_AUSGEWÄHLTER TEXTAUSZUG_
────────────────────

FRIESISCHE FRAU AUS WESTERLAND AUF SYLT. Um 1724.

von A. von HEYDEN.

Die Insel Sylt, ein schützender Wall für die schleswigholsteinische Westküste, hatte noch im fünfzehnten Jahrhundert fast die doppelte Breite ihrer jetzigen Ausdehnung; aber Welle auf Welle beraubt das Land, bevölkerte Ortschaften sind in der Tiefe des Meeres begraben, und die schmale Landzunge von Hörnum, wo einst eine mutige, kräftige Bevölkerung wohnte, trägt kaum noch eine einsame Hütte.

Die Insel Sylt ist jetzt noch von etwa dreitausend Seelen bewohnt, mehr Frauen als Männern, denn der gefahrvolle Beruf des Seefahrers, dem die letzteren fast ausschliesslich angehören, rafft leider einen sehr grossen Prozentsatz dieser kräftigen, breitschulterigen Männer dahin. Sie sind gesucht als Kapitäne und Steuerleute der Kauffahrtsschiffe, und auf ihren knochigen, wettergebräunten Gesichtern hat das Leben tiefe Runen geschnitten, ohne den ruhigen, vertrauen erweckenden Ausdruck der tiefblauen Augen beeinträchtigen zu können.

Jede der friesischen Inseln hat ihre eigene Tracht; heute jedoch ist nur noch wenig davon zu finden; gerade der häufige Verkehr mit den Fremden in den Seebadern von Föhr und Sylt nivelliert die Erscheinungen und wirft, was noch von Früherem übrig ist, bei Seite; die Wenigen, welche noch die alte Art gesehen, sterben aus. Der alte Hansen in Keitum, der mit der grössten Pietät alle alten Reste der Vergangenheit von Sylt sammelte, weilt auch nicht mehr unter den Lebenden, und mit ihm ist ein tüchtiges Stück lebender Geschichte und Kulturgeschichte seines Vaterlandes geschwunden.

Das vorliegende Kostüm, sowie einige andere verdanke ich den freundschaftlichen Mitteilungen dieses liebenswürdigen Greises. Es zeigt seine Ahne, Frau Erkel Brooken, Gattin des Hans Carsten Brooken von Westerland, dessen Kostüm wir später bringen werden, im Hochzeitsstaat. Das rote Wollkleid, in vielen Falten an das knappe Mieder gesetzt, reicht bis zur Mitte der Wade des mit roten Strümpfen bekleideten Beines und hat einen breiten weissen Besatz, ebenso wie das Mieder weissen Einsatz hat.

────────────────────

Gespeicherte Einträge
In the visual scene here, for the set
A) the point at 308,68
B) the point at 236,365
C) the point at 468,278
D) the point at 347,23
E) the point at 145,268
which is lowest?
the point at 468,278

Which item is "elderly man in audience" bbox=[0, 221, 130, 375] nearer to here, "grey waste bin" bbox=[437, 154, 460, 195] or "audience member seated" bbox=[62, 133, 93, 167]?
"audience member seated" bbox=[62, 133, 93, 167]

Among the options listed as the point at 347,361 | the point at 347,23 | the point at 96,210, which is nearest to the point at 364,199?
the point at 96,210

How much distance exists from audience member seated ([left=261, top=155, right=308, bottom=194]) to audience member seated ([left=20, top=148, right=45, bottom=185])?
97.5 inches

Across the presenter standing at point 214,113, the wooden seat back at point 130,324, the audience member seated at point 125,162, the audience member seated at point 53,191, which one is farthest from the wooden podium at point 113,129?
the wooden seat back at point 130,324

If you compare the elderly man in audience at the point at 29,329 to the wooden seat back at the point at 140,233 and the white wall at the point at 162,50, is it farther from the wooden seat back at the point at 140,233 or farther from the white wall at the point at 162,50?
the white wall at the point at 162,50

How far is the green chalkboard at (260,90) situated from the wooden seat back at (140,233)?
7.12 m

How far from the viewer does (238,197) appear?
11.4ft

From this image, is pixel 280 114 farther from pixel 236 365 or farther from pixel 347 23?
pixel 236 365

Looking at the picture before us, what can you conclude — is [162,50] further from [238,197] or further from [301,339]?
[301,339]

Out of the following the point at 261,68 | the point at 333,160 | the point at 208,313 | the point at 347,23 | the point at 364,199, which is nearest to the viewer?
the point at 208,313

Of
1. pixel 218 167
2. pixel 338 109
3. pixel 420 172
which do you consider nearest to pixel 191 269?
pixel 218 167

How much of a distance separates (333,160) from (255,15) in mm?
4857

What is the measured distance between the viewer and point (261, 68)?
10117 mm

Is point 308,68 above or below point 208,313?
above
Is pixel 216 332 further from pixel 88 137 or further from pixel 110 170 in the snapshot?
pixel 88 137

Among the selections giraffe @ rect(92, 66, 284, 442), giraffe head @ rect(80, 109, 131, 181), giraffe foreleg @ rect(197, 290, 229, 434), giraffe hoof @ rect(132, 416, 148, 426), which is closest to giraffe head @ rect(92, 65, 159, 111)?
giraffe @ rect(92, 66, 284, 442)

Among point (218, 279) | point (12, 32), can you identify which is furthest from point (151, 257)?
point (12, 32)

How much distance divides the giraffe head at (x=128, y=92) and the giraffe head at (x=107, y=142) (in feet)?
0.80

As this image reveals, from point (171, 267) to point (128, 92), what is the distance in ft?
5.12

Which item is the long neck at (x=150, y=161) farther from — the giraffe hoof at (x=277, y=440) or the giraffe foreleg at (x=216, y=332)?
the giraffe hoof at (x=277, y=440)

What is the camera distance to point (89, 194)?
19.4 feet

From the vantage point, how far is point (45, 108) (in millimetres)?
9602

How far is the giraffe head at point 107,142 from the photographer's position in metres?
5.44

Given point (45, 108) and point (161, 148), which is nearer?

────────────────────

_AUFGABEN BEARBEITEN_
a) Prüfe, ob die folgenden Aussagen mit dem Auszug über Sylt übereinstimmen, und antworte jeweils mit Ja oder Nein samt den entscheidenden Worten des Auszugs in wörtlichem Zitat: (i) Im fünfzehnten Jahrhundert war Sylt fast doppelt so breit wie heute. (ii) Auf Sylt leben mehr Männer als Frauen. (iii) Das rote Wollkleid reicht bis zu den Knöcheln.
b) Gib den Teil der gespeicherten Einträge, der mit der Zeile beginnt, die „Among the selections“ enthält, und bis zum Ende der Einträge reicht, als nummerierte Liste ohne Leerzeilen wieder.
Die Einträge haben mit dem Auszug über Sylt nichts zu tun.

_LÖSUNGEN_
a)
(i) Ja: „hatte noch im fünfzehnten Jahrhundert fast die doppelte Breite ihrer jetzigen Ausdehnung“
(ii) Nein: „mehr Frauen als Männern“
(iii) Nein: „reicht bis zur Mitte der Wade“

b)
1. Among the selections giraffe @ rect(92, 66, 284, 442), giraffe head @ rect(80, 109, 131, 181), giraffe foreleg @ rect(197, 290, 229, 434), giraffe hoof @ rect(132, 416, 148, 426), which is closest to giraffe head @ rect(92, 65, 159, 111)?
2. giraffe @ rect(92, 66, 284, 442)
3. Among point (218, 279) | point (12, 32), can you identify which is furthest from point (151, 257)?
4. point (12, 32)
5. How much distance divides the giraffe head at (x=128, y=92) and the giraffe head at (x=107, y=142) (in feet)?
6. 0.80
7. As this image reveals, from point (171, 267) to point (128, 92), what is the distance in ft?
8. 5.12
9. Which item is the long neck at (x=150, y=161) farther from — the giraffe hoof at (x=277, y=440) or the giraffe foreleg at (x=216, y=332)?
10. the giraffe hoof at (x=277, y=440)
11. What is the camera distance to point (89, 194)?
12. 19.4 feet
13. From the vantage point, how far is point (45, 108) (in millimetres)?
14. 9602
15. How far is the giraffe head at point 107,142 from the photographer's position in metres?
16. 5.44
17. Given point (45, 108) and point (161, 148), which is nearer?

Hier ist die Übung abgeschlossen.